Uttarakhand Dalits demand entry into temples, spark fears of conflict


Dalits in Uttarakhand are preparing to fight a centuries-old tradition that forbids them from entering and worshipping at 349 temples of the hill state’s Jaunsar-Bhabar region, which might ignite a volatile face-off with upper-caste communities.

Dubbed the holiest land for Hindus, the Himalayan state is studded with thousands of temples, many of which have been off-limits for low-caste people.

Dalit leaders said they would forcibly enter the temples, especially five popular ones in the Jaunsar-Bhabar region of Dehradun district, constituting the Chakrata hill block.

The campaign will begin at Sindhugur Maharaj temple at Pokhari village of Chakrata on May 20, where a religious function to mark its Rs 2.5-crore renovation is expected to attract about 10,000 people, they said. The shrine, like many others in the area, is reserved for upper castes.

“The temple committee engaged Dalit labourer for the renovation. It sought donation from members of the community but won’t allow them to worship in the temple now. It plans to drive away Dalits visiting the temple on May 20,” said Daulat Kunwar, who will lead a march along with BJP leader Tarun Vijay.

He said such discrimination and subjugation won’t be tolerated. “We will enter the temple, come what may.”

The Dalits plan on entering the Khatwa Dev and Regyo temples, both in Chakrata, and the Bisoi shrine in Kalsi.

“Similar efforts were made at Kukurshi Maharaj temple at Gabela village but the temple committee washed the floor with Ganga water later, saying it was desecrated by Dalits,” Kunwar said on Tuesday.
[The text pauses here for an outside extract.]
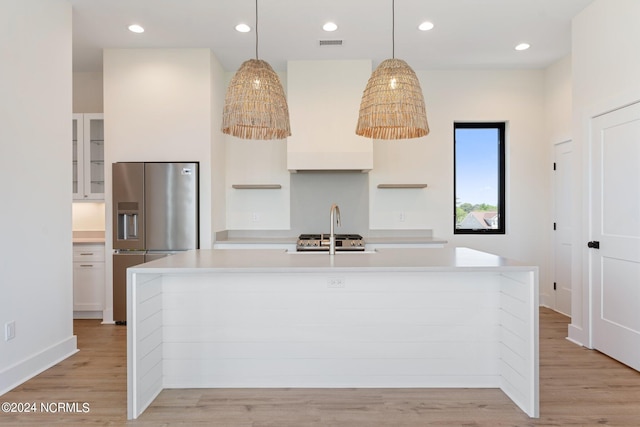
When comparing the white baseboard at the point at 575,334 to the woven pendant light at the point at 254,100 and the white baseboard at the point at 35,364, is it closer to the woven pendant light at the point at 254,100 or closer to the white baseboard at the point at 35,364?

Caste-based temple controversies are nothing new. Former Prime Minister Indira Gandhi was stopped at the gates of the Jagannath temple in Puri as she was deemed an outcast for marrying a non-Hindu.
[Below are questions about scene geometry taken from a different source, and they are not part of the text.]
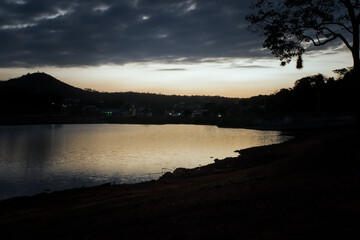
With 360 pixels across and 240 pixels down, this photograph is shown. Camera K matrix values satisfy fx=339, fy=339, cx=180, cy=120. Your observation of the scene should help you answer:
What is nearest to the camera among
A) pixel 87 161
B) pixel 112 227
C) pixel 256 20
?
pixel 112 227

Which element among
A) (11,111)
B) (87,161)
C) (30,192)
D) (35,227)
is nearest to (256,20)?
(35,227)

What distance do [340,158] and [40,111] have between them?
156m

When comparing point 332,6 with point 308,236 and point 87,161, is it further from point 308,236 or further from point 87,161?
point 87,161

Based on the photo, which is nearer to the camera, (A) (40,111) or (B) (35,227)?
(B) (35,227)

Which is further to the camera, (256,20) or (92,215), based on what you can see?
(256,20)

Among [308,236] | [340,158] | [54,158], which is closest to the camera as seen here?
[308,236]

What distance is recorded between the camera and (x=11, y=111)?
14300 cm

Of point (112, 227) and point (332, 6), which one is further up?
point (332, 6)

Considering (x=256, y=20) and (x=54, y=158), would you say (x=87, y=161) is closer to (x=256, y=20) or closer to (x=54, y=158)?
(x=54, y=158)

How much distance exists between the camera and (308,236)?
277 inches

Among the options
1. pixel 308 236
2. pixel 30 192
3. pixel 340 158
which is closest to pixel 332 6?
pixel 340 158

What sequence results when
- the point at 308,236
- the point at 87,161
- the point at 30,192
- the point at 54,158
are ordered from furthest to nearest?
the point at 54,158 < the point at 87,161 < the point at 30,192 < the point at 308,236

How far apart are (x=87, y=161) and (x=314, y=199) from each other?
29.0 metres

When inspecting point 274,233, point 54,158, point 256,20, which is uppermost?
point 256,20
In 2014, a temple in Bihar’s Madhubani district was “purified” — the shrine cleaned and its idols washed — after a visit by then chief minister Jitan Ram Manjhi, a member of the Musahar community.

Caste-centric discrimination, or untouchability, was banned in India in 1955, but centuries-old feudal attitudes persist in many parts of the country and Dalits, who represent 16% of the country’s population, still face prejudice in every sector.

They are sometimes beaten or killed for using a well or worshipping at a temple. The fear of a backlash was palpable among the poor Dalits in Jaunsar-Bhabar region too.

“We want to worship at the temple where we worked as labourers and donated money. But cannot say if it’s going to happen,” said Kripal, a Dalit resident.